TASK A » Write out the part of the discussion of Twickenham school catchments that starts with "It seems to" and goes on through "full of girls.".
TASK B » Extend the discussion of Twickenham school catchments by continuing it from where it stops.

+++ TEXT PROVIDED

The Vineyard is particularly interesting because it was one of the schools excluded from the linked-school admissions policy. Presumably very few, if any, children transferred from Vineyard to Orleans Park before 2014.
The Vineyard's catchment extended into East Twickenham up to about 4-5 years ago but by this year, even with three form entry, would not have reached past Richmond Bridge. But there was a black hole in East Twickenham before the dropping of the link policy. You can see from the 2012 map that the catchment thinned out considerably past Crown Road.
Yet from Cresswell Road eastwards there was no chance even of Waldegrave (unlike the admittedly larger black hole which would be served by Turing House). And there would have been many families like Heathclif who returned from abroad with children in KS2 and found out you had to opt for a CofE primary to have a chance of Orleans Park, so went private instead.
No one expected Grey Court to make such a spectacular improvement, but that would now also be out of catchment for those in East Twickenham.
Don't forget there's generally a lot of house relocation between Reception and Secondary Transfer though MumInLondon. Many people are willing and able to move closer to their preferred secondary to secure a place, and families from The Vineyard and other previously unlinked schools are now able to use that option too, whereas they couldn't before.
It seems to me that some areas are like a housing conveyor belt, with pre-schoolers constantly moving in and families with pre-secondary children moving out. I live near Twickenham Green and several families with boys we know have relocated from here closer to Orleans Park or Teddington, and, not surprisingly, nearby rental properties seem to be packed full of girls.
That's true BayJay - lots of families around Richmond Hill rent flats, then choose to buy further out to wherever they can afford. House prices have become distorted in some areas, but it is much more difficult for those who are already settled in a family house to move 'up' the ladder if their area doesn't offer as many options. And if those with boys are migrating out of certain areas because the only local school is for girls, it's an unhealthy and unfair situation. The case for Turing House in West Twickenham - and perhaps also a change of policy at Waldegrave to widen its catchment, maybe via a partial lottery - is strong.

++++++
+++ AVAILABLE DATA

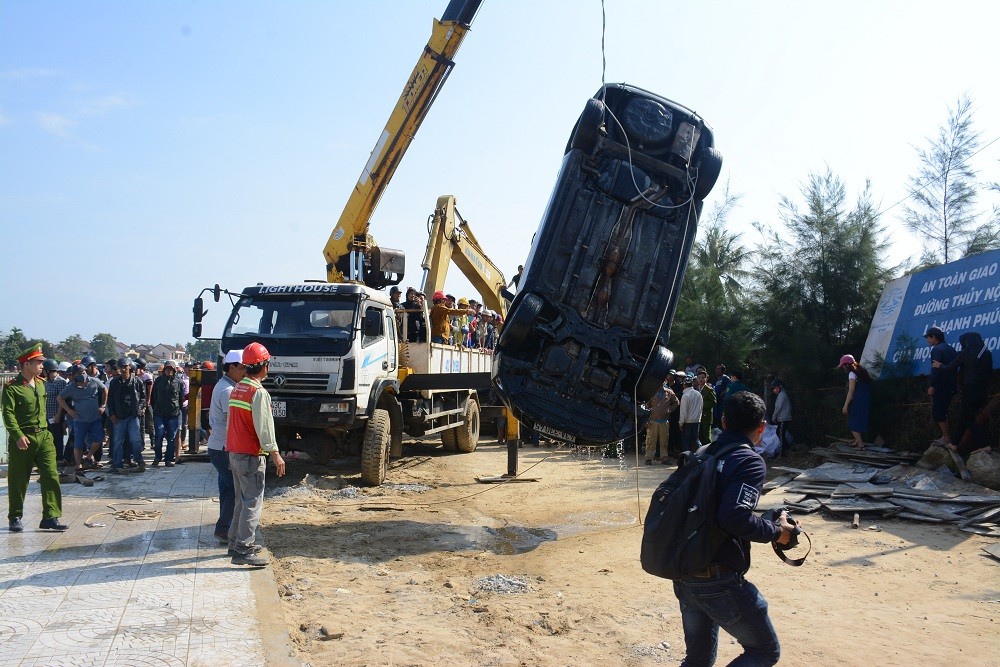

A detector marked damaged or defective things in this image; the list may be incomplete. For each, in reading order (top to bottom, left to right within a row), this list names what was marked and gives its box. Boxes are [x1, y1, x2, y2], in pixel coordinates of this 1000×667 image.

overturned dark car [490, 83, 720, 448]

++++++

OUTPUT A »
It seems to me that some areas are like a housing conveyor belt, with pre-schoolers constantly moving in and families with pre-secondary children moving out. I live near Twickenham Green and several families with boys we know have relocated from here closer to Orleans Park or Teddington, and, not surprisingly, nearby rental properties seem to be packed full of girls.

OUTPUT B »
Interesting. The Teddington map does seem to show that large numbers of children attending St Mary's and St Peter's (the catchment for which is almost exclusively to the west of the railway line in Teddington) are now not getting into Teddington School on first preference, even those living in central Teddington rather than the Fulwell/Hampton Hill part of Teddington. I know one of the closest red dot refusals and he did get in eventually but only during the summer holidays so I don't think many of the other red dots will have made it. With a bulge class coming through St Mary's and St Peter's this coming year I don't know how this is going to be managed unless Turing House opens in 2015. Hampton Wick-St John's has also expanded and has a bulge class coming through soon I think - those children will almost certainly live nearer to Teddington School than those in Central Teddington. How are admission numbers at Twickenham Academy?
LP, the most recent Admissions Forum minutes from July 7th say there were still some spaces at TA/HA at that time (it doesn't say how many), but all the other schools were full, and applications were still coming in.
There's another Admissions Forum meeting on September 23rd, so presumably more detail will be published in advance of that.
Good news that RPA is now full - it sounds a great place from what I read on another thread earlier this year. I imagine all of the red dots from the Teddington map will have been offered places at Twickenham Academy or Hampton Academy, or maybe Waldegrave if they put it as second choice. I don't know how many accepted TA and HA but grapevine suggests those offered TA were reluctant. I suppose quite a lot of these will have been families who also applied to Turing House and it shows that the catchment for Turing House is likely to reach down Stanley Road and Hampton Road to central Teddington in the future.
I expect some of the red dots will have gone to the private sector too.
A new RTT story on the website about Turing House possibly being able to move to Teddington's Imperial College Sports Ground after all:
Very interesting maps, but don't see one for RPA, and also have not seen 2014 5 A-C in Eng/Maths and Ebacc results for RPA - does anyone know where to find these?
MiL thank you for the link to that map. Very interesting. My daughter has more chance of being on the cover of Vogue than getting into Waldegrave! Ho hum, tutoring here we come....
As much as I'd like to believe it, the RTT news on the Udney Park Road site is pure speculation... even the title says it's based on rumours.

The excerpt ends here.